Your task
The required output is the line containing "genus: Turdus" through the final line of the material below, printed exactly, with no other lines.

Source information

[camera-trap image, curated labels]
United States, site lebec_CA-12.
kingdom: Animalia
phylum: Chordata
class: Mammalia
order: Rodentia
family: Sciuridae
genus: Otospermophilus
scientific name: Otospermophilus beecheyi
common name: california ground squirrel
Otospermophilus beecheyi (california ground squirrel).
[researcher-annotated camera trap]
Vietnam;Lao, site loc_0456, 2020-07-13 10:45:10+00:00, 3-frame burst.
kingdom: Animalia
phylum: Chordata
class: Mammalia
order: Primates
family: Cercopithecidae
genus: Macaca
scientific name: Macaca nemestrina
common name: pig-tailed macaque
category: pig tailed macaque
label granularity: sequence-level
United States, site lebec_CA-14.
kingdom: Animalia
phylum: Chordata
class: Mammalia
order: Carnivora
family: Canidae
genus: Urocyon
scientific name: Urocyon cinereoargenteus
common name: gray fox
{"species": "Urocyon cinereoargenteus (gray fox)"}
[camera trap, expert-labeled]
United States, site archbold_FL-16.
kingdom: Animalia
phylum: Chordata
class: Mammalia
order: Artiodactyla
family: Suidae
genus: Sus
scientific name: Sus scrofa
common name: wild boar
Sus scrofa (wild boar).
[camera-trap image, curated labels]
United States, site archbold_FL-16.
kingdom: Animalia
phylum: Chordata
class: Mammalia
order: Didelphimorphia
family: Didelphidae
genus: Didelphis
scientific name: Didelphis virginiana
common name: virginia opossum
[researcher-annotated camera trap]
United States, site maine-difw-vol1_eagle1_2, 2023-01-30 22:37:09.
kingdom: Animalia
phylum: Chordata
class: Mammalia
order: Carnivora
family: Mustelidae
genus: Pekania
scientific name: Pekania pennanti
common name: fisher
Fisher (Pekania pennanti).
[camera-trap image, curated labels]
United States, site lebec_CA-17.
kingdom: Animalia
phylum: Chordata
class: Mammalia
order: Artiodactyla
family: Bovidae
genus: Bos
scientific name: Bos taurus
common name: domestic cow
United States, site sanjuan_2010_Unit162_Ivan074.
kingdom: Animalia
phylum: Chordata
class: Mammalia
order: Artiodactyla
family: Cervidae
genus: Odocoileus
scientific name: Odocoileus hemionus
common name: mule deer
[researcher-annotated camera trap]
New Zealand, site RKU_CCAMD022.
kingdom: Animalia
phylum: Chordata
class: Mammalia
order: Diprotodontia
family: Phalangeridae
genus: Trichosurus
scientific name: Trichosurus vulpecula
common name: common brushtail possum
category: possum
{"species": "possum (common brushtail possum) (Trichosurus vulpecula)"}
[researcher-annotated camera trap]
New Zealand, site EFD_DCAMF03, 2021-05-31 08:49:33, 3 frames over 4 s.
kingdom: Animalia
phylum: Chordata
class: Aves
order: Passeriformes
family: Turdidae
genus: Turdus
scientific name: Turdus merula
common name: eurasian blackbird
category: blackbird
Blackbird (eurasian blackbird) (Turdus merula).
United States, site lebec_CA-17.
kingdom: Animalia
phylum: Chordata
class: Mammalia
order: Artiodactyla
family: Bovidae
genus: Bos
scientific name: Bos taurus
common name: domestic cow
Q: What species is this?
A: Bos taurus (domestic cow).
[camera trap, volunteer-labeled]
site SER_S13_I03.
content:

Exercise answer
genus: Turdus
scientific name: Turdus merula
common name: eurasian blackbird
category: blackbird
Blackbird (eurasian blackbird) (Turdus merula).
United States, site lebec_CA-17.
kingdom: Animalia
phylum: Chordata
class: Mammalia
order: Artiodactyla
family: Bovidae
genus: Bos
scientific name: Bos taurus
common name: domestic cow
Q: What species is this?
A: Bos taurus (domestic cow).
[camera trap, volunteer-labeled]
site SER_S13_I03.
content:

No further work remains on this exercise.